2021 Fiscal Year Annual Research Report
Project/Area Number |
19K01266
|
Research Institution | Aomori Chuo Gakuin University |
Principal Investigator |
椎名 智彦 青森中央学院大学, 経営法学部, 准教授 (00438441)
|
Project Period (FY) |
2019-04-01 – 2022-03-31
|
Keywords | 継受米国公法の暗黙的前提 / 法の客観性 / 法適用の予測可能性 / 民主主義と専門知 |
Outline of Annual Research Achievements |
最終年度に当たる本年度は,これまでの成果を踏まえて,米国における〈制度的・対話的規範形成〉の中核をなす法の客観性や法適用の予測可能性の問題を集中的に検討した。この課題は,リアリズム法学が提起したものであったが,同法学が,法学外の知見への依存から出発しながらも,最終的には裁判をとりまく制度的諸要素に着目して法の客観性の存在を肯認したことを確認した。戦後日本憲法学に大きな影響を与えたプロセス法学は,リアリズム法学を発展させ,法の客観性を権力分立の下における法形成の客観性まで拡張し,特定の伝統的法概念に固執しない動的な憲法観および行政国家像を構築した。本研究では当初,その現代的展開である〈制度間対話〉について探求することに主眼を置いていたが,そのための作業として予定していた海外文献調査,および国内外の研究者との意見交換は,COVID-19に伴う学事の混乱等によって,実質的にほとんど行うことが出来なかった。同様に,海外学会での報告も実施できなかった。したがって,研究目的の中心であった,米国型規範形成のモデル構築は,その点では十分に達成されたとはいい難く,今後の課題となる。

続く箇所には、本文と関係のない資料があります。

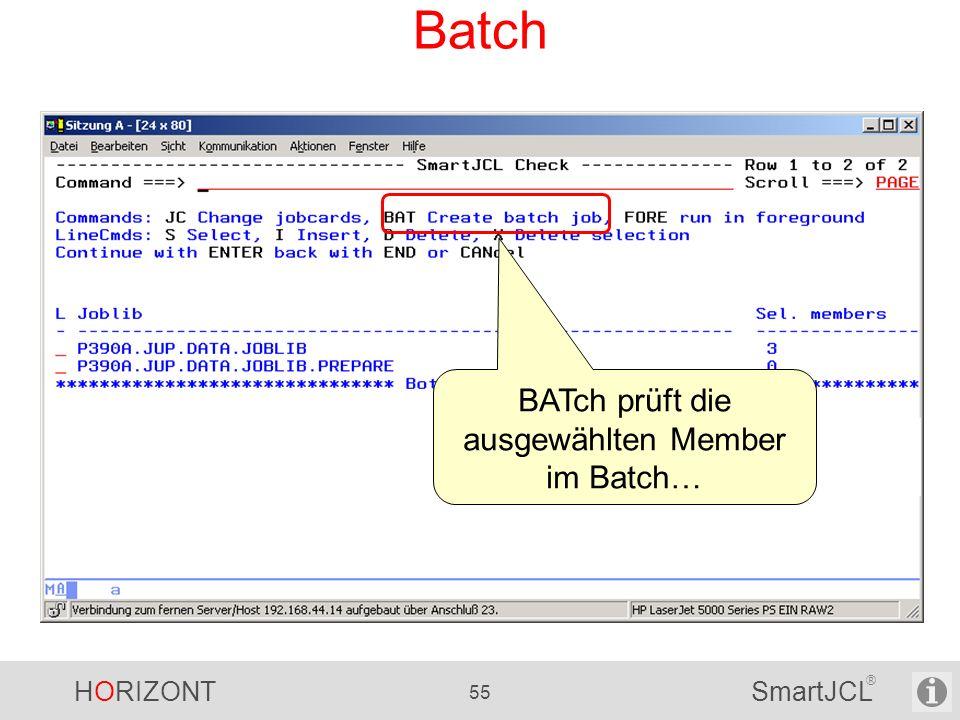 HORIZONT 55 SmartJCL ® Batch BATch prüft die ausgewählten Member im Batch…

ともあれ,20世紀中葉の米国法学や民主主義論における法の客観性の問題(権力者の単なる主観を超えた統治はいかにして可能か)を再検討し,従来の学説を前進させることが出来たことは,一定の成果であると考えている。別の言い方をすれば,今回の研究では,法の客観性や予測可能性に関する彼我の差は,わが国で従来考えられていたよりも小さいことが確認できたので,今後の研究は,そのような新しい前提から出発することが可能になった。比較法学的観点からいえば,この点は大きな収穫であると考えられる。